Materials and Methods

Establishing Bcl11b-IRES-EGFP Knock-in Mice

Bcl11b + CFuPNs were purified from Bcl11b-IRES-EGFP knock-in mice. We established a targeting vector using Red/ET BAC recombination technology (Gene Bridges). The mouse BAC clone, RP23-351K8, containing the mouse Bcl11b gene locus was purchased from BACPAC Resources. Four steps were required for the recombination (Supplementary Figure S1). First, the IRES-EGFP reporter cassette, IRES-EGFP-polyA-rox-PGK-EM7-Bsd-polyA-rox, was targeted into RP23-351K8 with the homology arm of both ends of the cassette to create IRES-EGFP knock-in BAC. Second, the IRES-EGFP reporter cassette with the homology arm of the Bcl11b sequence was retrieved from IRES-EGFP knock-in BAC to create the targeting vector. 20 μg linearized targeting vector was transfected into mouse ESCs (v6.5) by electroporation followed by cultivation with Blasticidin S (15 μg/mL) for 7 days. After picking up the surviving colonies, Dre-recombinase (Gene Bridges) was transfected into the surviving colonies by electroporation. The loss of Blasticidin S resistance was then examined in single cells from the colonies. Mouse ESCs with a loss of Blasticidin S resistance were termed Bcl11b-IRES-EGFP knock-in mouse ESCs.
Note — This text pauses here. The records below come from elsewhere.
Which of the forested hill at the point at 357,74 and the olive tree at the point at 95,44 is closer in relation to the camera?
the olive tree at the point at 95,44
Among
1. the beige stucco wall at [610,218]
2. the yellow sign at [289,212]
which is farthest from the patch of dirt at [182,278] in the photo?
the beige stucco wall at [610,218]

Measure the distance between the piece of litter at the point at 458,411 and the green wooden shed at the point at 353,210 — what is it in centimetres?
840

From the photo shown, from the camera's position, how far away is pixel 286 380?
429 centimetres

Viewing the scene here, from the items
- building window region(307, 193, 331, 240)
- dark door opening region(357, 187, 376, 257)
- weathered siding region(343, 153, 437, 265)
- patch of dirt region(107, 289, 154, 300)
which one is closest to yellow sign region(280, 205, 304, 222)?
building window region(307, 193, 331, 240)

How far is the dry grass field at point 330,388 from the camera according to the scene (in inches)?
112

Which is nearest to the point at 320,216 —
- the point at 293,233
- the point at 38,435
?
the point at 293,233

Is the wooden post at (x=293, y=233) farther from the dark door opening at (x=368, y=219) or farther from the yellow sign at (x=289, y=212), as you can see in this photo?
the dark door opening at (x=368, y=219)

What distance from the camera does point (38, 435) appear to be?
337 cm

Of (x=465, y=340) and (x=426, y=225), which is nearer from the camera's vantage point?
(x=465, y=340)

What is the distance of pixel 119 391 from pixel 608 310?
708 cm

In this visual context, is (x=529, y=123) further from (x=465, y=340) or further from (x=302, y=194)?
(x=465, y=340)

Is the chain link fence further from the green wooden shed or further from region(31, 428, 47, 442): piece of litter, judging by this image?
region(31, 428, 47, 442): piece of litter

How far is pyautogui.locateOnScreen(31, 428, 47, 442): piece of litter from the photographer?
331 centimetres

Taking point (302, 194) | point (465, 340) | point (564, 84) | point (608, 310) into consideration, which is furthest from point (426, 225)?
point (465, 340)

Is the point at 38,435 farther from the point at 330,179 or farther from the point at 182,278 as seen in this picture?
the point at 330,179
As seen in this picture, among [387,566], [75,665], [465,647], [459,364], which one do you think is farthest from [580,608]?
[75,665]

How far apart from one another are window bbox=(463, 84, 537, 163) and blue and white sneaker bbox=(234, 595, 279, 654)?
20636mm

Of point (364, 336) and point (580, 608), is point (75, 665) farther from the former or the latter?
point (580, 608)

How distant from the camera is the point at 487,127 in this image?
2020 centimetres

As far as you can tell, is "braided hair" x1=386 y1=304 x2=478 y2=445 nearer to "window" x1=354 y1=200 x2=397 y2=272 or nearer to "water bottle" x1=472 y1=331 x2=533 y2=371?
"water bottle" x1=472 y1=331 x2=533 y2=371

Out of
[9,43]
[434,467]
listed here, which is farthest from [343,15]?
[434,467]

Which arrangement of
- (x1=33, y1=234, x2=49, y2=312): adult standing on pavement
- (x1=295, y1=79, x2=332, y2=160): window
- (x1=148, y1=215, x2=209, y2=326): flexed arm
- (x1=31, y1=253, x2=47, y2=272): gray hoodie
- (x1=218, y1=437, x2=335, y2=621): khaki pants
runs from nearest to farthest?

To establish Bcl11b-IRES-EGFP knock-in mice, Bcl11b-IRES-EGFP-knock-in mouse ESCs were trypsinized, and 7–8 cells per embryo were injected into the blastocoels of E3.5 mouse blastocysts. Injected blastocysts were then transferred into the uteri of pseudo-pregnant ICR mice at E2.5. Chimeric mice were confirmed by genotyping and used as ICR-v6.5/Bcl11b-IRES-EGFP. After obtaining chimeric mice, F1 mice genotyped for EGFP were used as studs to establish the Bcl11b-IRES-EGFP knock-in mouse line. F2 mice were used as Bcl11b-IRES-EGFP knock-in mice after confirmation of GFP emission by fluorescence stereoscopic microscopy.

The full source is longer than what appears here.